-------- DOCUMENT PASSAGE --------

Page 609 - Basic Electrical Engineering
P. 609
The direction of the induced EMF in the coil sides is determined by
applying Fleming’s Right-Hand rule. When the coil is connected to the load,
current will flow through the load as has been shown. Current from coil side
a′ flows to the load through commutator segment C′ and brush B′. From the
load, the current returns to the coil through brush B, commutator segment C
and then to the coil side a. No current can flow from commutator segment C
to C′ or from C′ to C as there exits a layer of insulation between them. With
such an arrangement when the coil rotates in the magnetic field, a
unidirectional current will flow through the load as has been shown in Fig.
7.4 (a) and (b). In Fig. 7.4 (a), current in the coil flows from coil side a to coil
side a′. After half revolution the direction of current is changed from a′ to a.
In every half revolution of the coil, this change in direction of current will
take place. The current through the load resistance, however, will be
unidirectional because the connections from the armature coil to the load
have been taken through brush and commutator.

-------- INFORMATION SHOWN --------

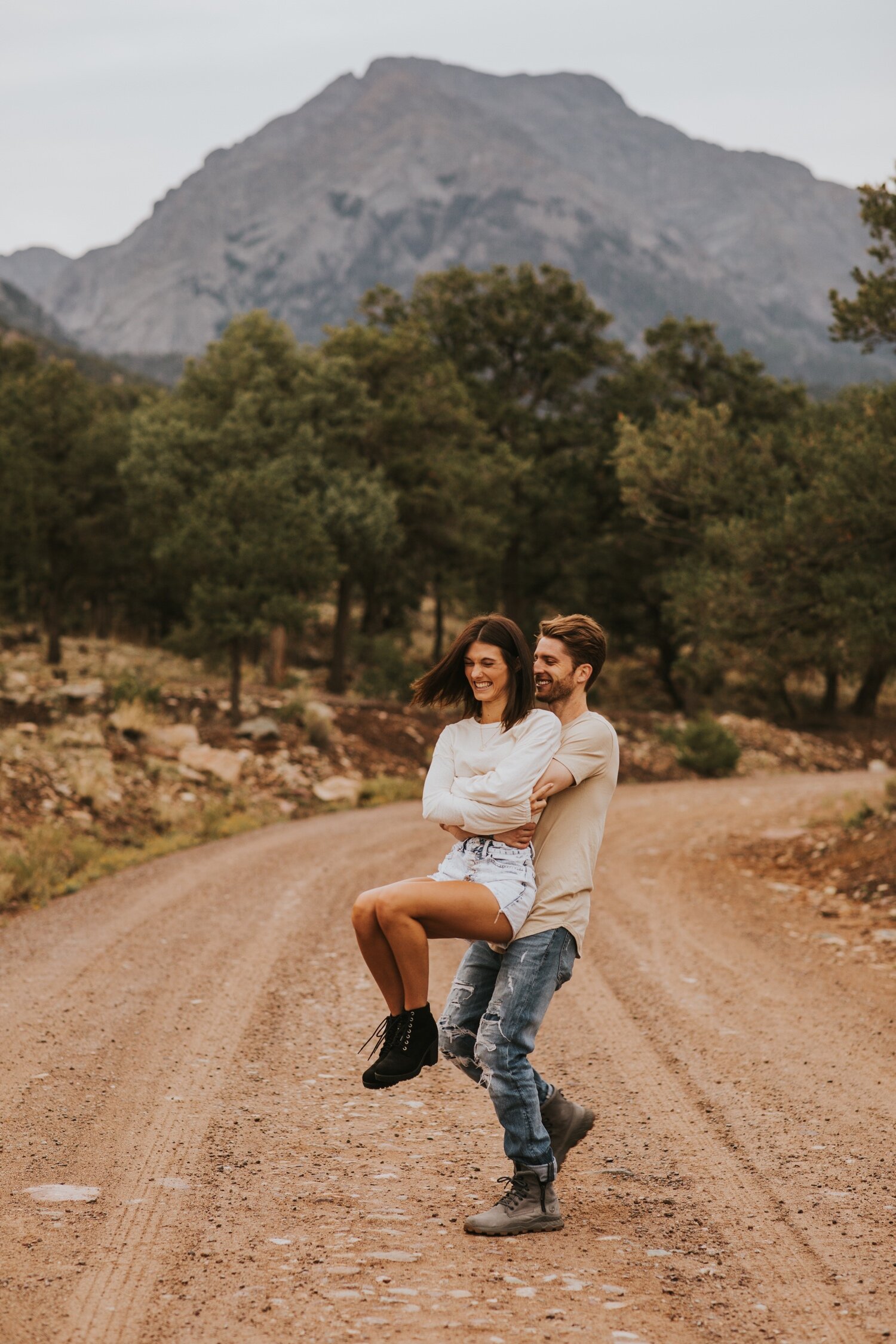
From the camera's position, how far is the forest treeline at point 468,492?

--------

#### WHAT THIS EXERCISE ASKS:
a. In the electrical engineering passage, why can't current flow between commutator segments C and C′?
b. Continue the electrical engineering passage on the coil, brushes and commutator, picking up after its final sentence.

#### ANSWER LIST:
a. A layer of insulation lies between the two segments.

b.
It is observed from the output current wave shape that we are getting a
fluctuating dc and not a constant dc. In actual practice, in a dc generator,
instead of using a single coil a large number of coils are placed on the
armature slots so as to generate a considerable amount of voltage.
Consequently, a large number of thin commutator segments are used to make
the commutator assembly. The sum of the EMFs induced in the armature
coils when connected to the load through the brush and commutator
arrangement will be a steady dc current flowing through the load. The brush
commutator assembly in a dc generator, in fact, works like a full-wave diode
rectifier.